%%

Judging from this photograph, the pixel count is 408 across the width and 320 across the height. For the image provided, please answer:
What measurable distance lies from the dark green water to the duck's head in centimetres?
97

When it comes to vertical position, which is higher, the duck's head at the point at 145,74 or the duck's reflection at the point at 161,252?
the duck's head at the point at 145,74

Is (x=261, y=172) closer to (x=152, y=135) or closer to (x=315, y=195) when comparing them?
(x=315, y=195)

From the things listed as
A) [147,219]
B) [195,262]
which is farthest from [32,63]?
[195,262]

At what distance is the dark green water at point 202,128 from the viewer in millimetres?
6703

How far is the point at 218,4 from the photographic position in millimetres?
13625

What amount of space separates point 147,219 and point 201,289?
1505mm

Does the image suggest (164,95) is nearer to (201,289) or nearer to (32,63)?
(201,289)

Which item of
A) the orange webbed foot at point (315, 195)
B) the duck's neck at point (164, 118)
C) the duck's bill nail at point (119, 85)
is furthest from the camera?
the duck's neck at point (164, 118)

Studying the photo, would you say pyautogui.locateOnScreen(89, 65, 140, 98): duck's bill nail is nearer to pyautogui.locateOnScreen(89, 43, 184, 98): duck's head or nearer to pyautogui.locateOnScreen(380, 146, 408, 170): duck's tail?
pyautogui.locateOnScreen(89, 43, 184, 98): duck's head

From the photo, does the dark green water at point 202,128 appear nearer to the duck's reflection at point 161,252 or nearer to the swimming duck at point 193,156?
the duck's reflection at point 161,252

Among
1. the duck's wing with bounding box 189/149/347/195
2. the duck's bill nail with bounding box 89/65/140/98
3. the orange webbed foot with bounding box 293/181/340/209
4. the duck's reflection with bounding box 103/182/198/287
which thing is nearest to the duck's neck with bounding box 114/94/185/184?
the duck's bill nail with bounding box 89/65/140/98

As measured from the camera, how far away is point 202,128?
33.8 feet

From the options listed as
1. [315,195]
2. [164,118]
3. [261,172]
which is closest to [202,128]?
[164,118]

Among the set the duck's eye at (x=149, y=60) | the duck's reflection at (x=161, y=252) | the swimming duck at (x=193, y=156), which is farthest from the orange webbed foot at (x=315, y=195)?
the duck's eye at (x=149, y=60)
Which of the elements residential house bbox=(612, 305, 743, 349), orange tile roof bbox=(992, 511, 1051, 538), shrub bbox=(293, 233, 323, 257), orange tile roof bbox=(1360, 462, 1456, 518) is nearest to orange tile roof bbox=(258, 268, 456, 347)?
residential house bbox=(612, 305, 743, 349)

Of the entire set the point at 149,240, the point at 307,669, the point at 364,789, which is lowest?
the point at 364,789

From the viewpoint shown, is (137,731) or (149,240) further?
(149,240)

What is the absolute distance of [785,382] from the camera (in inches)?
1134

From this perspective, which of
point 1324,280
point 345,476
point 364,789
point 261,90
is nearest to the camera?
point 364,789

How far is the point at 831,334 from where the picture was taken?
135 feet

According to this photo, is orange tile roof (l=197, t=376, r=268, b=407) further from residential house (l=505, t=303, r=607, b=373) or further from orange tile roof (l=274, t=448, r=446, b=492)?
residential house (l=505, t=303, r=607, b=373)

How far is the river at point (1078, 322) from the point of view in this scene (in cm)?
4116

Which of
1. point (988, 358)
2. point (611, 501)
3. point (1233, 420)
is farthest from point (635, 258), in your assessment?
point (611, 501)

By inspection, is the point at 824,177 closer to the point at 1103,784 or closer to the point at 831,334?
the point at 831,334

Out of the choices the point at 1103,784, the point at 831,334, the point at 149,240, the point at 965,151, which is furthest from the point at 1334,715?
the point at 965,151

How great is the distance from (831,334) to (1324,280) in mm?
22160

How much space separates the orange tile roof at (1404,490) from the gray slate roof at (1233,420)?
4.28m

%%

[Written exercise]: Extract every record and return it verbatim.

[Output for this exercise]:
Judging from this photograph, the pixel count is 408 across the width and 320 across the height. For the image provided, please answer:
What measurable distance lies from the dark green water to the duck's head in centimetres?
97

When it comes to vertical position, which is higher, the duck's head at the point at 145,74 or the duck's reflection at the point at 161,252?
the duck's head at the point at 145,74

Is (x=261, y=172) closer to (x=152, y=135) or closer to (x=315, y=195) when comparing them?
(x=315, y=195)

From the things listed as
A) [147,219]
B) [195,262]
which is farthest from [32,63]?
[195,262]

At what distance is the dark green water at point 202,128 from the viewer in millimetres?
6703

How far is the point at 218,4 from the photographic position in millimetres?
13625

What amount of space separates point 147,219 and point 201,289?
1505mm

Does the image suggest (164,95) is nearer to (201,289) or nearer to (32,63)?
(201,289)

Which item of
A) the orange webbed foot at point (315, 195)
B) the duck's neck at point (164, 118)
C) the duck's bill nail at point (119, 85)
is furthest from the camera?
the duck's neck at point (164, 118)

Studying the photo, would you say pyautogui.locateOnScreen(89, 65, 140, 98): duck's bill nail is nearer to pyautogui.locateOnScreen(89, 43, 184, 98): duck's head or nearer to pyautogui.locateOnScreen(380, 146, 408, 170): duck's tail?
pyautogui.locateOnScreen(89, 43, 184, 98): duck's head

From the photo, does the dark green water at point 202,128 appear nearer to the duck's reflection at point 161,252 or nearer to the swimming duck at point 193,156?
the duck's reflection at point 161,252

Among
1. the duck's wing with bounding box 189/149/347/195
2. the duck's bill nail with bounding box 89/65/140/98
3. the orange webbed foot with bounding box 293/181/340/209
4. the duck's reflection with bounding box 103/182/198/287
which thing is nearest to the duck's neck with bounding box 114/94/185/184?
the duck's bill nail with bounding box 89/65/140/98

As measured from the camera, how far away is point 202,128?
33.8 feet

From the options listed as
1. [315,195]
2. [164,118]
3. [261,172]
which is closest to [202,128]?
[164,118]

Among the set the duck's eye at (x=149, y=60) | the duck's reflection at (x=161, y=252) | the swimming duck at (x=193, y=156), which is farthest from the orange webbed foot at (x=315, y=195)?
the duck's eye at (x=149, y=60)
Which of the elements residential house bbox=(612, 305, 743, 349), orange tile roof bbox=(992, 511, 1051, 538), shrub bbox=(293, 233, 323, 257), orange tile roof bbox=(1360, 462, 1456, 518) is nearest to orange tile roof bbox=(258, 268, 456, 347)?
residential house bbox=(612, 305, 743, 349)

Of the entire set the point at 149,240, the point at 307,669, the point at 364,789, which is lowest?
the point at 364,789

From the viewpoint shown, is (137,731) or (149,240) further?
(149,240)

What is the absolute distance of [785,382] from the camera (in inches)?
1134

From this perspective, which of
point 1324,280
point 345,476
point 364,789
point 261,90
is nearest to the camera?
point 364,789

How far is the point at 831,334 from where the picture was taken?
135 feet

According to this photo, is orange tile roof (l=197, t=376, r=268, b=407) further from residential house (l=505, t=303, r=607, b=373) or further from orange tile roof (l=274, t=448, r=446, b=492)?
residential house (l=505, t=303, r=607, b=373)

How far is the river at point (1078, 322) from the point of view in this scene (in cm)?
4116

Which of
1. point (988, 358)
2. point (611, 501)
3. point (1233, 420)
is farthest from point (635, 258), in your assessment?
point (611, 501)

By inspection, is the point at 824,177 closer to the point at 1103,784 or closer to the point at 831,334?
the point at 831,334

Out of the choices the point at 1103,784, the point at 831,334, the point at 149,240, the point at 965,151, which is furthest from the point at 1334,715?
the point at 965,151

How great is the distance from (831,334) to (1324,280) in mm?
22160

How much space separates the orange tile roof at (1404,490) from the gray slate roof at (1233,420)?
4.28m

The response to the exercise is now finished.